[Fragen zur Geometrie von Szenen]
————————
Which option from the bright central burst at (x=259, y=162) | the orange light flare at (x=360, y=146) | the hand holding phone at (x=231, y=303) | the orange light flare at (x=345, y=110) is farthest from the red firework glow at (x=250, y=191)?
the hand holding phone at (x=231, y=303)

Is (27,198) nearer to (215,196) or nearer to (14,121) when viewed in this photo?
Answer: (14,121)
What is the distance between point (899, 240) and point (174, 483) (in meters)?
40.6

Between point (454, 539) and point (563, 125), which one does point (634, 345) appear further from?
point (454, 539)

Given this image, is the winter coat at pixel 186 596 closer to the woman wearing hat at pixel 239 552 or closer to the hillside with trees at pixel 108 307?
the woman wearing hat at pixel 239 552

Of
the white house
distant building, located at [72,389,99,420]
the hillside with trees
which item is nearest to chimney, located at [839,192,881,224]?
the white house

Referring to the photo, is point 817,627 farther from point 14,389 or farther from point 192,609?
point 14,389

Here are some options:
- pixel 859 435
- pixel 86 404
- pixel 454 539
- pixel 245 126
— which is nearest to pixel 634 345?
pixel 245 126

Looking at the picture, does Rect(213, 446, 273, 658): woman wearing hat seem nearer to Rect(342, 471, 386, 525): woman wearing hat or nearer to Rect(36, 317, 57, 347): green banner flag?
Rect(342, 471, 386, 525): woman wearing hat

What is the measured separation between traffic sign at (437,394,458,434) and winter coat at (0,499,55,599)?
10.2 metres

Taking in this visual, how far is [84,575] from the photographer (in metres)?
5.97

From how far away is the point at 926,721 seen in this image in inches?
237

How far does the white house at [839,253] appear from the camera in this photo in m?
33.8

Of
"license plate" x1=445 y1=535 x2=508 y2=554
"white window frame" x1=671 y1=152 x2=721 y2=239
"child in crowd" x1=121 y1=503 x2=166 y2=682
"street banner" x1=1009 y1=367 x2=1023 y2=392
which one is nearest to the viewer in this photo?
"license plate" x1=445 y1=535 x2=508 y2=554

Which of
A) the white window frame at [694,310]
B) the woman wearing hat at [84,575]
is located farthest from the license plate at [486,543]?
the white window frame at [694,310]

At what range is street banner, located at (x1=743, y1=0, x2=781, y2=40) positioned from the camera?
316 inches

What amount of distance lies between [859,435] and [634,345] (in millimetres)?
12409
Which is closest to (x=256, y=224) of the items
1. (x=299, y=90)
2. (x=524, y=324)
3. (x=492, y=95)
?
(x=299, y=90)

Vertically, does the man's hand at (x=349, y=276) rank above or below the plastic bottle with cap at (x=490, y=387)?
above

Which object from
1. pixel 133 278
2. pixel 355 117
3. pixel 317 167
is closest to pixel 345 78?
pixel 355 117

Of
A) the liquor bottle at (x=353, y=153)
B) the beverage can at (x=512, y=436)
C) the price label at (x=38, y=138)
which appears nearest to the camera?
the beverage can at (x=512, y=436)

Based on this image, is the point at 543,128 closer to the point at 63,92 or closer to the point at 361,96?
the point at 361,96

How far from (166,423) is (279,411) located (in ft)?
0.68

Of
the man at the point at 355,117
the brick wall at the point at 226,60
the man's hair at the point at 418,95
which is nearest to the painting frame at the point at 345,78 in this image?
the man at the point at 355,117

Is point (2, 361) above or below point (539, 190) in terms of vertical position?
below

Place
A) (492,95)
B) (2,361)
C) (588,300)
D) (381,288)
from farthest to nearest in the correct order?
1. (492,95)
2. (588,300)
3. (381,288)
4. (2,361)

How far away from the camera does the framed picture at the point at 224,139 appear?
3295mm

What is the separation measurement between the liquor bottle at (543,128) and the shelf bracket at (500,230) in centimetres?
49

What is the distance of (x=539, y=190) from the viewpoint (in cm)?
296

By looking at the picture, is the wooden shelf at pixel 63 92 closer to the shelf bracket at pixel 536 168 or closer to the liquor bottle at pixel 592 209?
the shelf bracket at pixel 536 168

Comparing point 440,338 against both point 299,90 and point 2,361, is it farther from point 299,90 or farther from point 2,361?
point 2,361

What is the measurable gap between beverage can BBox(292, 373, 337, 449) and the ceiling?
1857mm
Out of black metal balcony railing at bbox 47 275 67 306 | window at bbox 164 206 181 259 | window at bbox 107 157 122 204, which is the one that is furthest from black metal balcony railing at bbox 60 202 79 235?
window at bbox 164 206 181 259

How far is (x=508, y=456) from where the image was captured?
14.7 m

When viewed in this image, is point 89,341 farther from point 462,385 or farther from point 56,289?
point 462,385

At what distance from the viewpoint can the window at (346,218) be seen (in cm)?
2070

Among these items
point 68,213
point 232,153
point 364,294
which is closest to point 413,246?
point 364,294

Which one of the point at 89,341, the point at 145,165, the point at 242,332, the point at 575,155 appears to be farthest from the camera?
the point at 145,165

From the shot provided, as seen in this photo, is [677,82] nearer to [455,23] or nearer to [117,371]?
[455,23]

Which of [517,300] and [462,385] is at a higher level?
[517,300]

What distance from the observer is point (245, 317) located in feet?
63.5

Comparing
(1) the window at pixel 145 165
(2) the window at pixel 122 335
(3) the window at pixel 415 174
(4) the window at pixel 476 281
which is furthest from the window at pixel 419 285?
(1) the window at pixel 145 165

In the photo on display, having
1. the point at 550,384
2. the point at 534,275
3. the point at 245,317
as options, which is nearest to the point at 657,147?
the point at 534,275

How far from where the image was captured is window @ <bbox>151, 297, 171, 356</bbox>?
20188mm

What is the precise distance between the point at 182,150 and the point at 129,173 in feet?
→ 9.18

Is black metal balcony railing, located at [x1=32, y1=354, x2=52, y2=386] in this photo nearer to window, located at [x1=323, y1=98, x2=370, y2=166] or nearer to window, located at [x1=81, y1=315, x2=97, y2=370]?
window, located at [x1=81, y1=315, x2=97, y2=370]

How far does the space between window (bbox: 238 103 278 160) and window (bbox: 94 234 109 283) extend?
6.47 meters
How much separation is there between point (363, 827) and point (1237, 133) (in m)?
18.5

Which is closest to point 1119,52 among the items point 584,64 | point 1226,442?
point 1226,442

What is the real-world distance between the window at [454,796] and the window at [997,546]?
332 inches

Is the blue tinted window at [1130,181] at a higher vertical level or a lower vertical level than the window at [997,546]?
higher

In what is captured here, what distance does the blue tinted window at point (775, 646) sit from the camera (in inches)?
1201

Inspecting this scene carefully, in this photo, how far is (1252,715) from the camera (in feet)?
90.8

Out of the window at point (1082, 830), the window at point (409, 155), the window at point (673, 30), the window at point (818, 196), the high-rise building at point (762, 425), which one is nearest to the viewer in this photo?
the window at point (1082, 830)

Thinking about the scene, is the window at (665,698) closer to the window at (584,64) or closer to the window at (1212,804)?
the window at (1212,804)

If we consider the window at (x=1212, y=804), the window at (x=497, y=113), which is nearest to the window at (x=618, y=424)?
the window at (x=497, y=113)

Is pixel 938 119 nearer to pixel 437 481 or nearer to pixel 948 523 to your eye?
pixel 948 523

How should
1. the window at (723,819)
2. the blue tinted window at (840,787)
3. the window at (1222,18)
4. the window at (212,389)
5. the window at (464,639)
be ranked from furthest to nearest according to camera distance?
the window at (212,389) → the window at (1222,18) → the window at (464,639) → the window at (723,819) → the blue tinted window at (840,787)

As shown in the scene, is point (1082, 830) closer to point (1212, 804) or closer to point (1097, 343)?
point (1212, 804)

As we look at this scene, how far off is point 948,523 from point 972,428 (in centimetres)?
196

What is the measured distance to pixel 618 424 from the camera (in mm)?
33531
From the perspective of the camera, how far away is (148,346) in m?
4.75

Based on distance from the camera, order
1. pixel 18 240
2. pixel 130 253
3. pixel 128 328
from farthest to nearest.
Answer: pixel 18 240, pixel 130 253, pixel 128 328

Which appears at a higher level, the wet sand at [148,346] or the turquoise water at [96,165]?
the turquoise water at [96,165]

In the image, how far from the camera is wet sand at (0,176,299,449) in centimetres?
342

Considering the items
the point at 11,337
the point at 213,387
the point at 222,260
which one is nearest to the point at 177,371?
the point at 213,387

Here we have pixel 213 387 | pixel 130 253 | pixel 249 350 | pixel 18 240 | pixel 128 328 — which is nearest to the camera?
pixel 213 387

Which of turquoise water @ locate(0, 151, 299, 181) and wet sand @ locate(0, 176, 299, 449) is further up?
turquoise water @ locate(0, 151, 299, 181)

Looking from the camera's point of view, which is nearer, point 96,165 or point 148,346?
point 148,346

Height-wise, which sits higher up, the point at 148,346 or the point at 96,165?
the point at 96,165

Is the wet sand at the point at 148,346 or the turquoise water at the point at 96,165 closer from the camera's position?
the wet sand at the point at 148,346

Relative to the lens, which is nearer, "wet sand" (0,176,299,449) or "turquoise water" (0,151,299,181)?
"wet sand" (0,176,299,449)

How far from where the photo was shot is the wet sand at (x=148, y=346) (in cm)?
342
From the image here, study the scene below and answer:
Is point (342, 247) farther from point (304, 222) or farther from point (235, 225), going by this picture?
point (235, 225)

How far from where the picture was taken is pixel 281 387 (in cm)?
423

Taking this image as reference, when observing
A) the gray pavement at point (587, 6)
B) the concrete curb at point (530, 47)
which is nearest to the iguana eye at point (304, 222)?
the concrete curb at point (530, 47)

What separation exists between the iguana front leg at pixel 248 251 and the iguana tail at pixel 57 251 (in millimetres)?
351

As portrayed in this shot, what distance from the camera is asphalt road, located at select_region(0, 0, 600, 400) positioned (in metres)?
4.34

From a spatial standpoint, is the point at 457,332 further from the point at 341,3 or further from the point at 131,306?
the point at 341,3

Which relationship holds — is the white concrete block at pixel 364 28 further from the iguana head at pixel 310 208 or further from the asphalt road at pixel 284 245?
————————
**DEINE AUFGABE:** Schreibe das Material vom Anfang bis einschließlich der Zeile mit "Answer: (14,121)" Wort für Wort ab.

**ANTWORT ZUR ÜBUNG:**
Which option from the bright central burst at (x=259, y=162) | the orange light flare at (x=360, y=146) | the hand holding phone at (x=231, y=303) | the orange light flare at (x=345, y=110) is farthest from the red firework glow at (x=250, y=191)?
the hand holding phone at (x=231, y=303)

Is (27,198) nearer to (215,196) or nearer to (14,121) when viewed in this photo?
Answer: (14,121)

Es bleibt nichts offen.